2 General Requirements

This group of requirements is intended to help choose the formalisms necessary to support the functional requirements of Semantic Web services. Examples of such requirements are the particular aspects of the logic languages that might be required, e.g., will first-order logic suffice? will the language include non-monotonic defaults? meta-reasoning? What style of process modeling will be required: Ontological in the style of PSL or in the logic-programming style, as in Concurrent Transaction Logic?

Most of the requirements in this category come from our analysis of the functional requirements mentioned above. Others are motivated by the work on defining the upper ontology of semantic services.

General Language Properties

• declarative semantics, in the typical sense used in knowledge representation where the meaning may be expressed in a logical framework that establishes overall principles of what conclusions are sancitoned from a set of premises
• compositional in that language constructs may be put together in an order-independent manner
• extensible in that the language can grow for example in ways described in W3C's Extensible Languages Note.
  

Expressive Power

• interface descriptions
• functional and behavioural specifications of component software
• simple workflow descriptions
• incomplete service specifications (that may evolve incrementally)
• constraints
• temporal constraint satisfaction
• exceptions
• plans and planning domains
• scheduling
• security issues (ownership, permissions, trusted boundaries, ...)
• policies
• hypothetical scenarios (what-if reasoning)
• compositions of sub-activities (where the sub-activities may have various constraints)

######

## What the exercise asks
Reproduce the general requirements section above word for word, from its heading through the final bullet.

## Source data

######

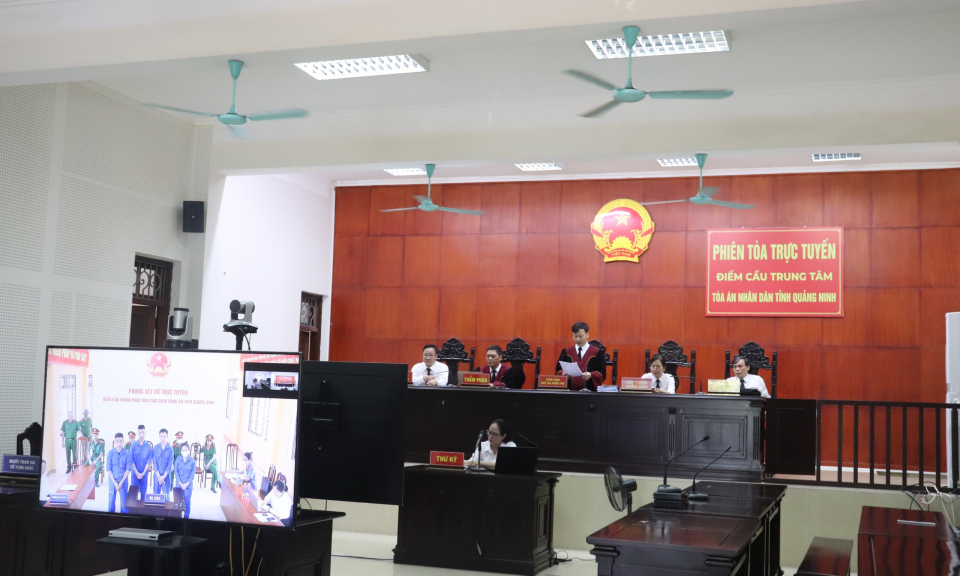 Quảng Ninh: Tổ chức thành công phiên tòa xét trực tuyến đầu tiên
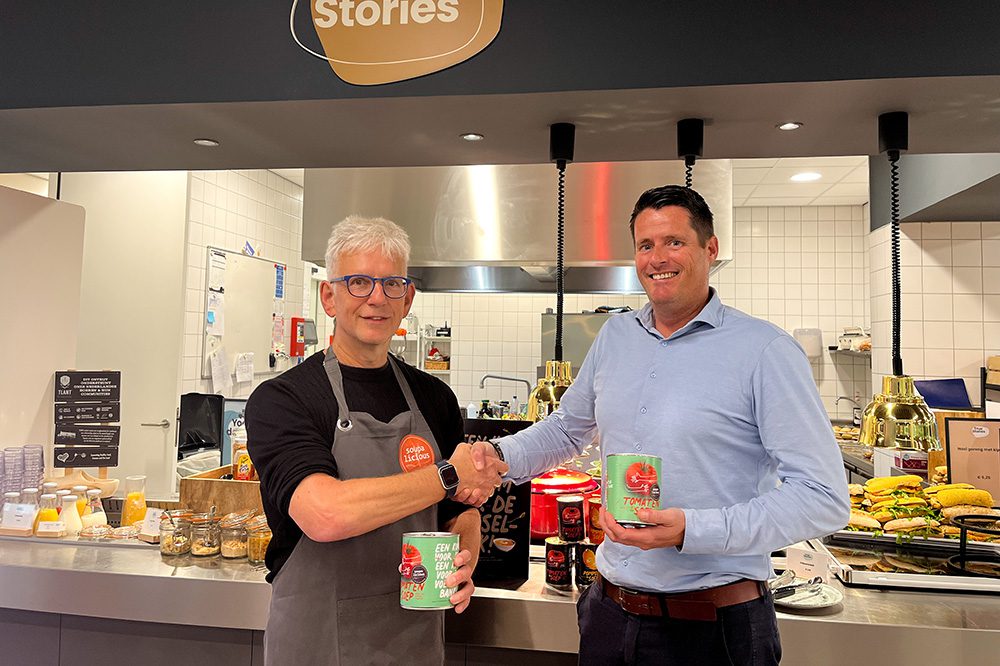 ISS doneert samen met Soupalicious 1,1 miljoen kommen soep aan voedselbanken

######

## Response area
2 General Requirements

This group of requirements is intended to help choose the formalisms necessary to support the functional requirements of Semantic Web services. Examples of such requirements are the particular aspects of the logic languages that might be required, e.g., will first-order logic suffice? will the language include non-monotonic defaults? meta-reasoning? What style of process modeling will be required: Ontological in the style of PSL or in the logic-programming style, as in Concurrent Transaction Logic?

Most of the requirements in this category come from our analysis of the functional requirements mentioned above. Others are motivated by the work on defining the upper ontology of semantic services.

General Language Properties

• declarative semantics, in the typical sense used in knowledge representation where the meaning may be expressed in a logical framework that establishes overall principles of what conclusions are sancitoned from a set of premises
• compositional in that language constructs may be put together in an order-independent manner
• extensible in that the language can grow for example in ways described in W3C's Extensible Languages Note.
  

Expressive Power

• interface descriptions
• functional and behavioural specifications of component software
• simple workflow descriptions
• incomplete service specifications (that may evolve incrementally)
• constraints
• temporal constraint satisfaction
• exceptions
• plans and planning domains
• scheduling
• security issues (ownership, permissions, trusted boundaries, ...)
• policies
• hypothetical scenarios (what-if reasoning)
• compositions of sub-activities (where the sub-activities may have various constraints)